Des comploteurs ont prévu d’assassiner un politicien assistant à un concert donné au Royal Albert Hall de Londres. Afin d’éliminer sa cible discrètement, le tueur a prévu son coup. Caché dans une loge de la prestigieuse salle de concert, l’assassin doit synchroniser son tir avec un coup de cymbale puissant qui couvrira la détonation de son pistolet. Il s’agit de la cantate The Storm Clouds, Les nuages de tempête une musique composée par un certain Arthur Benjamin. 
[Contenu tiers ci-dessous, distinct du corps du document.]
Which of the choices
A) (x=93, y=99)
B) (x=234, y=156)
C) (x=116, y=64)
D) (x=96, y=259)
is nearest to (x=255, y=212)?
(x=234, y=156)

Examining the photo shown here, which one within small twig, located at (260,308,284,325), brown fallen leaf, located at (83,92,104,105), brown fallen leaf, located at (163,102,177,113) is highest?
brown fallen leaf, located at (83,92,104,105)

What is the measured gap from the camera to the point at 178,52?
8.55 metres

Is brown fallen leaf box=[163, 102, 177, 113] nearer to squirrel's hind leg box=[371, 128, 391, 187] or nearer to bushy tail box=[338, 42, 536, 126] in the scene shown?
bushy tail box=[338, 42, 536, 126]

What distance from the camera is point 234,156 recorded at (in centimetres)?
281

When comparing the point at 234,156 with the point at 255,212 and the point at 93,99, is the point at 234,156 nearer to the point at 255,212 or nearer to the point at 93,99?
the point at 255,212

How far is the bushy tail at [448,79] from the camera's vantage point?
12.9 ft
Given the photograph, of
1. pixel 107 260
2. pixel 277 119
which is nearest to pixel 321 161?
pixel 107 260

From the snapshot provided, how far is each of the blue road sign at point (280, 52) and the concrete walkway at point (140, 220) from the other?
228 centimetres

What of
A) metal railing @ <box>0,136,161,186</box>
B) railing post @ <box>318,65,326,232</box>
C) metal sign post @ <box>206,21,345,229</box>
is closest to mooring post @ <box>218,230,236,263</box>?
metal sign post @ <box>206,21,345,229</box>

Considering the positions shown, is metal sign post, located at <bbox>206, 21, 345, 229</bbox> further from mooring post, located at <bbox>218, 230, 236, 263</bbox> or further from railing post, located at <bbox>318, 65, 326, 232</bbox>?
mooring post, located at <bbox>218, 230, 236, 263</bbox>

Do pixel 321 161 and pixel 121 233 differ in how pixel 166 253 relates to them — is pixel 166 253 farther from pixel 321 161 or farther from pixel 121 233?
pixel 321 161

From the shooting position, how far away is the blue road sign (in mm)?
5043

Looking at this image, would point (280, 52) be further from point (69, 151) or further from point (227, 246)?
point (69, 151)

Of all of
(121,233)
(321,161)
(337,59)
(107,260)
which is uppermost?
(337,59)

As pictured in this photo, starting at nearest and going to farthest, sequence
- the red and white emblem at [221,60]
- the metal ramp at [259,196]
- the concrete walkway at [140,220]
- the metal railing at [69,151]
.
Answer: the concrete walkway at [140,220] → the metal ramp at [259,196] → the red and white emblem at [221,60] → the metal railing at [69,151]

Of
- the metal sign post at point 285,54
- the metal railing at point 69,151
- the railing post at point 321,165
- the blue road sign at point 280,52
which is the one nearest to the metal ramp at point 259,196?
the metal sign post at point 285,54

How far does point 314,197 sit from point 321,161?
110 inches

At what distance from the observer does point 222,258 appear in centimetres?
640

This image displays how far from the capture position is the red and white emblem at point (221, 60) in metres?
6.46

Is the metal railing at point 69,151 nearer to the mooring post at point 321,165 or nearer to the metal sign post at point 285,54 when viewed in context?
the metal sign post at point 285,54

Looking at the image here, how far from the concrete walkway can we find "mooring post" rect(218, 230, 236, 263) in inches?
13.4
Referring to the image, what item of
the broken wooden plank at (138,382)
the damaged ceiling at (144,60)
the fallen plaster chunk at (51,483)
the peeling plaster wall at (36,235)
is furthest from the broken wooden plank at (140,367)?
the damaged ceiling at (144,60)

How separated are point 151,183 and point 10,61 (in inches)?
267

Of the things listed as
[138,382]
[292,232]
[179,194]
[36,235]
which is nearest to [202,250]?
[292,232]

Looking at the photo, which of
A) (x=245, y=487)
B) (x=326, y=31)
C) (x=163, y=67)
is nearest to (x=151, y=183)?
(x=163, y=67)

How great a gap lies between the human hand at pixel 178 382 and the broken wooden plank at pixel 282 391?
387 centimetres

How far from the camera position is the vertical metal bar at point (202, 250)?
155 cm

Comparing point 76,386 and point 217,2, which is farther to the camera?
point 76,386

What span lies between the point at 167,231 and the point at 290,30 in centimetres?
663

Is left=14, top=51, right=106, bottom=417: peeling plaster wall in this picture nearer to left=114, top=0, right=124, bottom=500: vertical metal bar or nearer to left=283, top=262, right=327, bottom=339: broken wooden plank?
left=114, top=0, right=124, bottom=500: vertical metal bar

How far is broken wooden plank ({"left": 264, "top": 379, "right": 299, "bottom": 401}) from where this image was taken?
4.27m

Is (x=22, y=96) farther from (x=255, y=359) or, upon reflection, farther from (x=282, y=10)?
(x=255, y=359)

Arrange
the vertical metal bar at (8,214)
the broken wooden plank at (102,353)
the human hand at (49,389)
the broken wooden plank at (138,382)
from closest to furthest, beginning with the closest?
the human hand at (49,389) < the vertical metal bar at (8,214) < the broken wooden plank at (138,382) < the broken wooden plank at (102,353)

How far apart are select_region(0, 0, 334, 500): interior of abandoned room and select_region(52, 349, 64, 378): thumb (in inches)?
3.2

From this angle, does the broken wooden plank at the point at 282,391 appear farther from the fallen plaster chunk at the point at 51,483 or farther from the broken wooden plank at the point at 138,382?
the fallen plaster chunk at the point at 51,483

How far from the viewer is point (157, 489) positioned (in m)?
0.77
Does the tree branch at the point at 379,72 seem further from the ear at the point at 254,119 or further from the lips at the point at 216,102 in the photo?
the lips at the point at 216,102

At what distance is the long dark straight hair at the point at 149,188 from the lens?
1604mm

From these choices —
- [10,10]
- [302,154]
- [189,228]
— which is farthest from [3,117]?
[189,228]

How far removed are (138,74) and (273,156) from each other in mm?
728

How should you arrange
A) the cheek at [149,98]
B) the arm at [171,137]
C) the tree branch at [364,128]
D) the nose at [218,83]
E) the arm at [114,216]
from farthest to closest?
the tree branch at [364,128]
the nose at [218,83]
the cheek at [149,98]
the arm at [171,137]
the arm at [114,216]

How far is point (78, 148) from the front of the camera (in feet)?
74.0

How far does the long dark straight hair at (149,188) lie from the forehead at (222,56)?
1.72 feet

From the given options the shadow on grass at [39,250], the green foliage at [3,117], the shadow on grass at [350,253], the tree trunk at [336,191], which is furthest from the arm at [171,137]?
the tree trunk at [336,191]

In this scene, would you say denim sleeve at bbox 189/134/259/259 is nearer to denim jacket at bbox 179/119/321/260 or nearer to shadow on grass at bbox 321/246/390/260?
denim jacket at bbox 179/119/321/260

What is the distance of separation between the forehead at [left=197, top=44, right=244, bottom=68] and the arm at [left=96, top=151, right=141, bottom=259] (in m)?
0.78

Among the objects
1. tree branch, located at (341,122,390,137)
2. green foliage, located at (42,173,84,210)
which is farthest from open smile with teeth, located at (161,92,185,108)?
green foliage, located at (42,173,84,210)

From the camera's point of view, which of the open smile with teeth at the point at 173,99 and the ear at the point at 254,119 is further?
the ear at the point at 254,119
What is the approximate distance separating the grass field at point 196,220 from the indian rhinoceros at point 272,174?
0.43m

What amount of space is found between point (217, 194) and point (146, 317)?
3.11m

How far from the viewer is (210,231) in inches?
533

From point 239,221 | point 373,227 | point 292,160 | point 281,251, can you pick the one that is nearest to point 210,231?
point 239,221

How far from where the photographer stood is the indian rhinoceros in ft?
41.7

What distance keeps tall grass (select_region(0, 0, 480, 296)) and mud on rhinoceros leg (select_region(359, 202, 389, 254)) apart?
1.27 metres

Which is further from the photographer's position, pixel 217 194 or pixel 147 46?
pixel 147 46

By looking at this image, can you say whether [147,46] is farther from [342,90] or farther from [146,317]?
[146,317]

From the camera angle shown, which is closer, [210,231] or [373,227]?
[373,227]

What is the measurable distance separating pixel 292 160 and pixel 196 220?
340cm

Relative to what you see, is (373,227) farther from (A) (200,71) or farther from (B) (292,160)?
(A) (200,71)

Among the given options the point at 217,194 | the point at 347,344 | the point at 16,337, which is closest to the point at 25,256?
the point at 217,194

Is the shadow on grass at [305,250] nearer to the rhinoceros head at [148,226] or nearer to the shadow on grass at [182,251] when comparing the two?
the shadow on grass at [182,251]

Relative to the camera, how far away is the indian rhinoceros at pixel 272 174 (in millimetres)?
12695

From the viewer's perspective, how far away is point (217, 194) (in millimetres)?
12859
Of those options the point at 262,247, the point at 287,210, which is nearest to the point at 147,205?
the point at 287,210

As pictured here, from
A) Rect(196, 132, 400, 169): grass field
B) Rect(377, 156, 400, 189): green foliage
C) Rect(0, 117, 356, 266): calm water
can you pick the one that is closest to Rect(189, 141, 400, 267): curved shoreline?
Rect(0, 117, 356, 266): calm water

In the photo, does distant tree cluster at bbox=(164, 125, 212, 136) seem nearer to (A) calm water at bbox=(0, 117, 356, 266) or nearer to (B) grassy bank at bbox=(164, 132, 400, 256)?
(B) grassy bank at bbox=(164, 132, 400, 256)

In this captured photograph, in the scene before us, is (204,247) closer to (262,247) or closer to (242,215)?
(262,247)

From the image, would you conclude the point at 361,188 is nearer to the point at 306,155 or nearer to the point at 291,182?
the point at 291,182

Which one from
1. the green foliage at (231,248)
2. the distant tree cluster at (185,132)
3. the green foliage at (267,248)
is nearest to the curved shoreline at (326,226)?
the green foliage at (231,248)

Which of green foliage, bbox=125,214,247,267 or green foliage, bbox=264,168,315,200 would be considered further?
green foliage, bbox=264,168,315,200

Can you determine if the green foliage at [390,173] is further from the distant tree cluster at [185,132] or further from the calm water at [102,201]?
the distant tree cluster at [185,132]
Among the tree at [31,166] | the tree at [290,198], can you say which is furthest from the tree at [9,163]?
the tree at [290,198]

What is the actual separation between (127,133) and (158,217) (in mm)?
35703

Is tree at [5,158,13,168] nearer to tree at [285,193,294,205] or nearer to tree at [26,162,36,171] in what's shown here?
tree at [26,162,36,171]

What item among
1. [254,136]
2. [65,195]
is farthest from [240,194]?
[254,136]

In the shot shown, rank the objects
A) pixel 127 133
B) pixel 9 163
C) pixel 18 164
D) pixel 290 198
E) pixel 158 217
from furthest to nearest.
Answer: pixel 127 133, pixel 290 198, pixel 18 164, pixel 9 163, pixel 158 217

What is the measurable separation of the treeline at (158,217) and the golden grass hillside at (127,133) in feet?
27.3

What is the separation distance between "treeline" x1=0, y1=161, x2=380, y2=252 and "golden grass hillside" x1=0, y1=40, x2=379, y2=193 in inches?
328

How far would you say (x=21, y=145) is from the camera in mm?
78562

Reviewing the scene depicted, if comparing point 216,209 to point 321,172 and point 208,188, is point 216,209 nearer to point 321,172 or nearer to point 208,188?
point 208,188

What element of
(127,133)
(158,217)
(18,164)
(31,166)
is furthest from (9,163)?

Arthur Benjamin était le compositeur du tout premier film L’Homme qui en savait trop d’Hitchcock sorti en 1934. Lorsque le réalisateur a tourné le remake de ce film en 1956, il a demandé à Arthur Benjamin l’autorisation de réutiliser cette musique pour la scène de meurtre. Le compositeur a accepté et la cantate a donc été réarrangée par Bernard Herrmann. C’est d’ailleurs ce dernier que l’on peut voir à l’écran dans la seconde version de L’Homme qui en savait trop, il dirige l’Orchestre Symphonique de Londres lorsque le coup de cymbale fatal est donné. Une magnifique orchestration !

 

Bientôt va apparaître le héros de Ian Fleming : en 1962, James Bond contre Dr No avec Sean Connery et Ursula Andress. La musique est signée Monty Norman, orchestrée par John Barry. Une des musiques les plus célèbres et les plus réussies...

 

Retour à Jean John : poursuivi dans le métro, il court dans les couloirs, il galope... Il va se réfugier au Rugby Bar de La Placette, à Nîmes. Là, une TV est allumée : on passe une vieille série britannique des années 60, Chapeau Melon et Bottes de Cuir. Musique de Laurie Johnson.

 

En fait, plusieurs musiques ont été écrites : Johnny Dankworth (saisons 1-3) Laurie Johnson (saisons 4-6) Howard Blake (saison 6).

Dans cette série, homme et femme sont presque à égalité : c'est inédit !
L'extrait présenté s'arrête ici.